Abstract The feedback control for systems modeled as second-order linear dynamics with time delays is a challenge that received crescent attention nowadays. Flexible structures and structural systems are some remarkable examples that can be modeled as second-order dynamics. In the presence of delays, the well-known pole/eigenvalue assignment may fail due to the infinite-dimensional nature of the characteristic polynomials: the dominant eigenvalues can be erroneously placed in positions near to the imaginary axis, or even in unstable locations, that is, in the right-half plane. Recently, the authors have proposed a receptance-based delay compensation strategy that merges remarkable properties of receptance description and Filtered Smith Predictor (FSP). The obtained results outperformed pure pole/eigenvalue assignment techniques since the undesired delay effect is removed from the nominal characteristic equation. Hence, standard design strategies can be directly applied to control second-order systems with time delay based on a receptance model with no delay. In this work, these results are extended to deal with unstable second-order systems, an issue widespread in aeroelastic or friction-induced vibration systems.
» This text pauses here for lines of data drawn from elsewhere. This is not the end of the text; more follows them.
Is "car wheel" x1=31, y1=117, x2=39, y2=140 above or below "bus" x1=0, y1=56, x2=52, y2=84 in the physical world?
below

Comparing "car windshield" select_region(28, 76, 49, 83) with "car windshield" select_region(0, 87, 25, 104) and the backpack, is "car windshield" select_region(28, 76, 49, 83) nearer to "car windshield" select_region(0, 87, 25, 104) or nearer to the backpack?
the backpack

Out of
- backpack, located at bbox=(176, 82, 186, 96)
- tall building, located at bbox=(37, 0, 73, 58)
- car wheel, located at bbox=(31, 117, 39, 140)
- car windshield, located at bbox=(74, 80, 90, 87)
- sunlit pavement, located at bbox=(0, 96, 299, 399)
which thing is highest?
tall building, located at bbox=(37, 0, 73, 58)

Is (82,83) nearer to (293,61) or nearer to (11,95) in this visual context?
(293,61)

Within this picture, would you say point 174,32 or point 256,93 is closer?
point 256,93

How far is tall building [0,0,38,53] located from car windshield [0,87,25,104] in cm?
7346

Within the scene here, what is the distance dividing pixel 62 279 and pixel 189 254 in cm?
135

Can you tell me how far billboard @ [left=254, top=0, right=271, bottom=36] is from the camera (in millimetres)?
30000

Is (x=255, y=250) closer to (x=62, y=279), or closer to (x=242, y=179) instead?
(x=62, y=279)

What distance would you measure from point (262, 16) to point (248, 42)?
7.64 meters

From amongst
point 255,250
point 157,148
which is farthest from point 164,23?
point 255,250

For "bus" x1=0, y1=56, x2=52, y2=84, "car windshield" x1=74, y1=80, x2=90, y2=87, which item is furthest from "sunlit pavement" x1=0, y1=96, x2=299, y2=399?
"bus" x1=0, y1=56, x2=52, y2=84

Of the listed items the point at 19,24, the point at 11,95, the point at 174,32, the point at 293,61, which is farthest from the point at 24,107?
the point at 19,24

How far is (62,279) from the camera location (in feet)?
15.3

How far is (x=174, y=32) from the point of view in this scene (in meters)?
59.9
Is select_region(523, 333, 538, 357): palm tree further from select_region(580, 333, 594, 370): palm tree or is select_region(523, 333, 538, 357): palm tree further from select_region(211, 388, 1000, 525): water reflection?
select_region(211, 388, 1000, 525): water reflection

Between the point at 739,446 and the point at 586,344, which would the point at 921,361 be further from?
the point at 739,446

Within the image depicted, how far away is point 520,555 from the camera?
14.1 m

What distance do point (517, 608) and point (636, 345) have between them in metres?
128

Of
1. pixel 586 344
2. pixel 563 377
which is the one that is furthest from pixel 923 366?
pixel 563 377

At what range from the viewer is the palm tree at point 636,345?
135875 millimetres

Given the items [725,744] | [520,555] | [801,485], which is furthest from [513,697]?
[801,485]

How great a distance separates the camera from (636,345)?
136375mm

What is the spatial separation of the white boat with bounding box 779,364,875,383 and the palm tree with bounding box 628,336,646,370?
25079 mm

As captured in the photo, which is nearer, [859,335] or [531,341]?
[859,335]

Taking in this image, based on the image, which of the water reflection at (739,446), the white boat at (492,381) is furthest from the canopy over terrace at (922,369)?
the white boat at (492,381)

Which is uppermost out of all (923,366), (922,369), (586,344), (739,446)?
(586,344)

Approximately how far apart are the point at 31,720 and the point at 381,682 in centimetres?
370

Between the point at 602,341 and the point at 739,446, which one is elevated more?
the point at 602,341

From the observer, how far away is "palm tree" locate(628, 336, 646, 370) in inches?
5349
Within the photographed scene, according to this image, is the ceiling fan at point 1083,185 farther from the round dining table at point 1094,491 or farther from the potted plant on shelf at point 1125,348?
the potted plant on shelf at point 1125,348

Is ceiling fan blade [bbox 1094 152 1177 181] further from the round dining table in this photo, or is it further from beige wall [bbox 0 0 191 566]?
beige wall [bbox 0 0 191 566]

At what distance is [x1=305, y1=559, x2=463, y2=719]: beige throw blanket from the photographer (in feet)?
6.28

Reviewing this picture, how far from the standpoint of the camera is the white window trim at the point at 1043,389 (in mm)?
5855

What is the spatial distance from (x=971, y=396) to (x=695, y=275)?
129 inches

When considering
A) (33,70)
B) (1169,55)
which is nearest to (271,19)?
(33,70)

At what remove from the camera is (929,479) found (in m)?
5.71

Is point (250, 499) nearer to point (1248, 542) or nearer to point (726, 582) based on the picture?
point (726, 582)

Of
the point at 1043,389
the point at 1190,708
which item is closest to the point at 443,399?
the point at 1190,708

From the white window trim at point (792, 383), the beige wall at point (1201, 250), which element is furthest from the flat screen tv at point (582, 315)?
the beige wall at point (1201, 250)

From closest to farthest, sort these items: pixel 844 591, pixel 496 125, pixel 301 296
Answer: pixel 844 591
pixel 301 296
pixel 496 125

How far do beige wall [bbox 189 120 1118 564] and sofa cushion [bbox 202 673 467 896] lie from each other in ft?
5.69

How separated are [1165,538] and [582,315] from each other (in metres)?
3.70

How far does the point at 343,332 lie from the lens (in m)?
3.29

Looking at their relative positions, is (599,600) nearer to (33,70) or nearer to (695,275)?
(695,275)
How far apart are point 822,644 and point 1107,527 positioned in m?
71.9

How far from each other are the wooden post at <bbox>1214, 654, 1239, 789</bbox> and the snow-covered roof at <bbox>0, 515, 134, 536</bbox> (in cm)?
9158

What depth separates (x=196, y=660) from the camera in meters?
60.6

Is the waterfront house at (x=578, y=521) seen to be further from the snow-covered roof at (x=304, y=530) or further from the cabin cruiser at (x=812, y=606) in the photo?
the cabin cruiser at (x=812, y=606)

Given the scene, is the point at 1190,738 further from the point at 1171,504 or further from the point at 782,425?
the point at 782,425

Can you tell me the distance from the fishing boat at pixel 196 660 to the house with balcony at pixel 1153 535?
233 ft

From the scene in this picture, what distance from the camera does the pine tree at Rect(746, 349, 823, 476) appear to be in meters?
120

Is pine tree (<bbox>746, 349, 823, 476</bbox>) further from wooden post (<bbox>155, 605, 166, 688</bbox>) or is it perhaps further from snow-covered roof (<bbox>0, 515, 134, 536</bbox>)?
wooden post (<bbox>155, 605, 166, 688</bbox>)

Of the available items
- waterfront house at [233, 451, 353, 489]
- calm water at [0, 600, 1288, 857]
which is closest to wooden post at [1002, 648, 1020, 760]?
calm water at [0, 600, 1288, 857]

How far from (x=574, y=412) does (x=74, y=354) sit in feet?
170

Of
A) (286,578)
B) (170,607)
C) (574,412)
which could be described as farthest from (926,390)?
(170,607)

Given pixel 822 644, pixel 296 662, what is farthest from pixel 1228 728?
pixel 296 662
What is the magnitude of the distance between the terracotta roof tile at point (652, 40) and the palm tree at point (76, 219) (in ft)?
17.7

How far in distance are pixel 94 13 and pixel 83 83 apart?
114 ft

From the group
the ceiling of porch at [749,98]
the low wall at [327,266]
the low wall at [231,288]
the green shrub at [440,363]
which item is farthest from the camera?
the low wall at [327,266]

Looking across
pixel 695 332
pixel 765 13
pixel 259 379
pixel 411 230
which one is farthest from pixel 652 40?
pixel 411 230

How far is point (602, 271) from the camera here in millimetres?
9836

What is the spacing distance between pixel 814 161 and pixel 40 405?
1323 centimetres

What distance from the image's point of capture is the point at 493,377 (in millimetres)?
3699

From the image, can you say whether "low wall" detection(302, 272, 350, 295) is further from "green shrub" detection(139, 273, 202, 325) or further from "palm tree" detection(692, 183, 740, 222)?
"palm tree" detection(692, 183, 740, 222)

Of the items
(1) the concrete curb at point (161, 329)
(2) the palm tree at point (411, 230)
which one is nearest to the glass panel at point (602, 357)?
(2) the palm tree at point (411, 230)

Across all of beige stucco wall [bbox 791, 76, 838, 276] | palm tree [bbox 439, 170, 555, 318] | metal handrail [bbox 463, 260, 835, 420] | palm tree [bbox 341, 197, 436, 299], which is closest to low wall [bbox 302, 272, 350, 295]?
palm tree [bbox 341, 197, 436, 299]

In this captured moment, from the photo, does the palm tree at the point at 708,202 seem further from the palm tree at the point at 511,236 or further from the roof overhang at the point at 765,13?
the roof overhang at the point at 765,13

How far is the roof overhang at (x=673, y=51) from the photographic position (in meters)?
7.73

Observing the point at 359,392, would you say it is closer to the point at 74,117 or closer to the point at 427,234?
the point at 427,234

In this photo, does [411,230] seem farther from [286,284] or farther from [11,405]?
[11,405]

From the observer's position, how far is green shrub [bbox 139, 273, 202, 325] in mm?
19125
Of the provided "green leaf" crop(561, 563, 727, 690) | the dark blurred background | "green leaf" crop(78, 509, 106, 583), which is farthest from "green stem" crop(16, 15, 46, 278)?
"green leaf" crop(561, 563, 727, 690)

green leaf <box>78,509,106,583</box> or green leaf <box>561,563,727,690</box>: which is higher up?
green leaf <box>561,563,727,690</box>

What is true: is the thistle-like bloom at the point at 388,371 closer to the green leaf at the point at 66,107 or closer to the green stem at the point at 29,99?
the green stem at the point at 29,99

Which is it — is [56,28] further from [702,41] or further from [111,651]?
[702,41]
The FSP structure design is carried out in the discretized models of the system receptance to ensure internal stability as a consequence of particular filter design and implementation strategy. This procedure is possible due to a stable implementation structure for the receptance-based predictor in its digital form. Two typical examples, namely, aeroelastic flutter control and friction-induced vibration control, are used as benchmarks to verify the efficacy of the proposal.